Consigna 1.
Responde según la noticia sobre Pedro Delgado:
(a) ¿Qué cargo ocupó Pedro Delgado en el Banco Central del Ecuador?
(b) ¿Desde qué fecha se encuentra Delgado en Miami?
(c) ¿Por qué medio ha respondido la embajadora Nathalie Cely a los cuestionamientos ciudadanos?
Consigna 2. ¿Puedes seguir redactando la noticia sobre Pedro Delgado a partir de su último párrafo?

Texto proporcionado.
○ ○ ○ ○ ○ ○ ○
Pedro Delgado podría ser deportado desde Miami

05 de enero de 2013 - 00:00

Una vez que el Gobierno de Estados Unidos -por solicitud del régimen ecuatoriano- revocó la visa diplomática a Pedro Delgado, ex titular del directorio del Banco Central del Ecuador (BCE), comenzó una etapa de espera en la que los funcionarios de Ecuador esperan que él  retorne voluntariamente al país para que rinda cuentas ante la justicia por haber falsificado documentos educativos para la consecución de un título de economista en Costa Rica, hace 22 años.

La embajadora de Ecuador en Washington, Nathalie Cely, en los últimos dos días se ha encargado de responder -vía Twitter- a cuestionamientos ciudadanos sobre la situación de Delgado, quien está en Miami desde el pasado 20 de diciembre cuando acudió a esta ciudad norteamericana para asistir al matrimonio de uno de sus hijos.
○ ○ ○ ○ ○ ○ ○
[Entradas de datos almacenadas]

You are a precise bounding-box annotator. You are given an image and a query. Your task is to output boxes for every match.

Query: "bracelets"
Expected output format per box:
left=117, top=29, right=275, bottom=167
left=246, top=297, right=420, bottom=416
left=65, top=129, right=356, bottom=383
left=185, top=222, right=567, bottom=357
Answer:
○ ○ ○ ○ ○ ○ ○
Espacio de respuesta 1.
(a) Fue titular del directorio del Banco Central del Ecuador (BCE).
(b) Desde el 20 de diciembre.
(c) Por Twitter.

Espacio de respuesta 2.
Cely confirmó que la revocatoria de la visa diplomática que gozaba Delgado -porque su esposa laboraba en el consulado ecuatoriano en Miami- se alcanzó gracias a la gestión de la cancillería de Ecuador, pero agregó que entre 2005 y 2008 él tuvo una visa de trabajo que le permitía tener una consultoría en EE.UU.

La embajadora ecuatoriana aseguró que “hace votos para que (Delgado) regrese”, pero aseguró que, en caso de que eso no suceda, están analizando otras acciones. Y  una de ellas sería la deportación.

El propio canciller Ricardo Patiño, una vez conocida la noticia de la revocatoria de la visa, dijo que se pensaría, incluso, en “una posible deportación” de Delgado, pero luego añadió que no quisiera adelantar criterios hasta que se vayan confirmando los hechos.

Pero las últimas declaraciones hechas por Juan Carlos Carmigniani, abogado de Delgado en Ecuador, complican el escenario. El jurista, el jueves anterior, informó que su defendido no piensa regresar por el momento, e inclusive analiza solicitar asilo  en un tercer país al considerarse un “perseguido político”.

Sobre estas declaraciones, Cely se limitó -nuevamente a través de Twitter- a confirmar que Delgado no podría solicitar ese asilo en Estados Unidos y que Ecuador espera el retorno voluntario o, de no ser así, la deportación del ex funcionario.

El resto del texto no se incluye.